◆ **SELECTED EXTRACT**
***
Cool! Let me know if you want any functionality added to make it useful.
Sent from my iPhone
> On Jun 20, 2014, at 11:11 PM, 'Stéphane Laurent' via julia-users
> <julia-users@googlegroups.com> wrote:
>
> Thank you, it works !!
>
> NB: I'm Stéphane and not Stéphanie :-)
>
>
> Le vendredi 20 juin 2014 00:13:08 UTC+2, Sheehan Olver a écrit :
>>
>> Hi Stephanie,
>>
>> Are you on the latest GitHub version? You can get on it with
>>
>> Pkg.checkout("ApproxFun")
>>
>> Sent from my iPad
>>
>>> On 20 Jun 2014, at 3:19 am, 'Stéphane Laurent' via julia-users
>>> <julia...@googlegroups.com> wrote:
>>>
>>> Hello Sheehan,
>>>
>>> I get this error when I run your code:
>>>
>>> julia> for k=1:5
>>> u=u-[B,L+gp(u)]\[0.,0.,L*u+g(u)-1.];
>>> end
>>> ERROR: Reducing over an empty array is not allowed.
>>> in _mapreduce at reduce.jl:151
>>> in mapreduce at reduce.jl:173
>>> in old_addentries! at
>>> /home/sdl/.julia/v0.3/ApproxFun/src/Operators/OperatorAlgebra.jl:106
>>> in addentries! at
>>> /home/sdl/.julia/v0.3/ApproxFun/src/Operators/OperatorAlgebra.jl:141
>>> in ShiftArray at
>>> /home/sdl/.julia/v0.3/ApproxFun/src/Operators/ShiftArray.jl:16
>>> in BandedArray at
>>> /home/sdl/.julia/v0.3/ApproxFun/src/Operators/ShiftArray.jl:110
>>> in getindex at /home/sdl/.julia/v0.3/ApproxFun/src/Operators/Operator.jl:46
>>> in getindex at
>>> /home/sdl/.julia/v0.3/ApproxFun/src/Operators/AlmostBandedOperator.jl:133
>>> in backsubstitution! at
>>> /home/sdl/.julia/v0.3/ApproxFun/src/Operators/adaptiveqr.jl:78
>>> in ultraiconversion at
>>> /home/sdl/.julia/v0.3/ApproxFun/src/Operators/Operator.jl:71
>>> in * at /home/sdl/.julia/v0.3/ApproxFun/src/Operators/Operator.jl:97
>>> in anonymous at no file:2
>>>
>>>
>>> Le mercredi 11 juin 2014 23:27:52 UTC+2, Sheehan Olver a écrit :
>>>>
>>>> Hi Stèphane,
>>>>
>>>> Nonlinear is not built in, but it’s easy enough to do by hand with
>>>> Newton iteration in function space. Let me know if there is any confusion
>>>> with the code below. I suppose I could just add a “nonlinsolve” routine
>>>> that bundles this up.
***
◆ **SOURCE DATA**
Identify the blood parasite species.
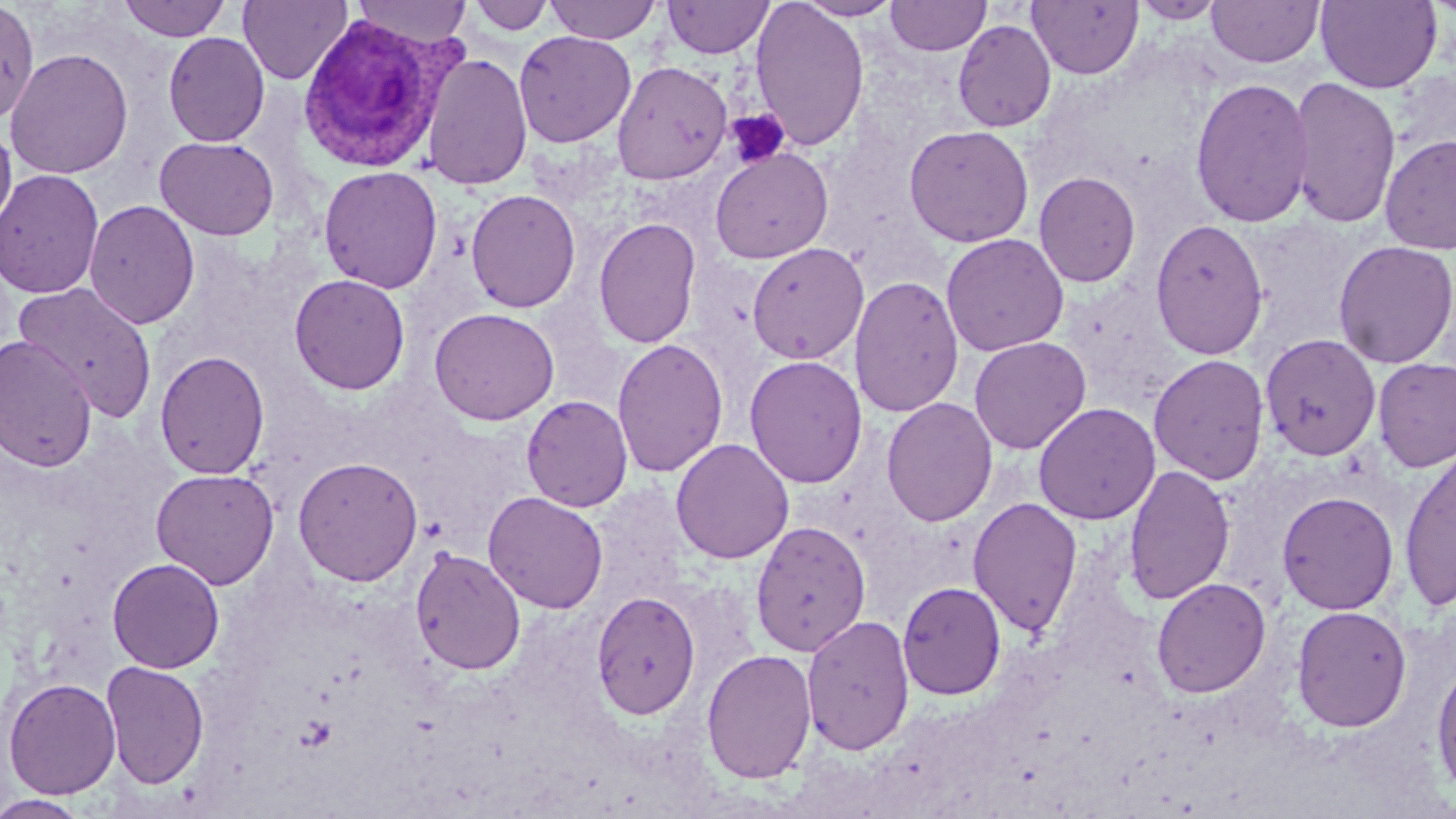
***
◆ **AIM 1**
In the ApproxFun thread, what command does Sheehan Olver give for getting on the latest GitHub version?
◆ **AIM 2**
Write out the part of the ApproxFun thread starting at "Cool! Let me" and ending at "it works !!".

◆ **EXERCISE SOLUTION 1**
Pkg.checkout("ApproxFun")

◆ **EXERCISE SOLUTION 2**
Cool! Let me know if you want any functionality added to make it useful.
Sent from my iPhone
> On Jun 20, 2014, at 11:11 PM, 'Stéphane Laurent' via julia-users
> <julia-users@googlegroups.com> wrote:
>
> Thank you, it works !!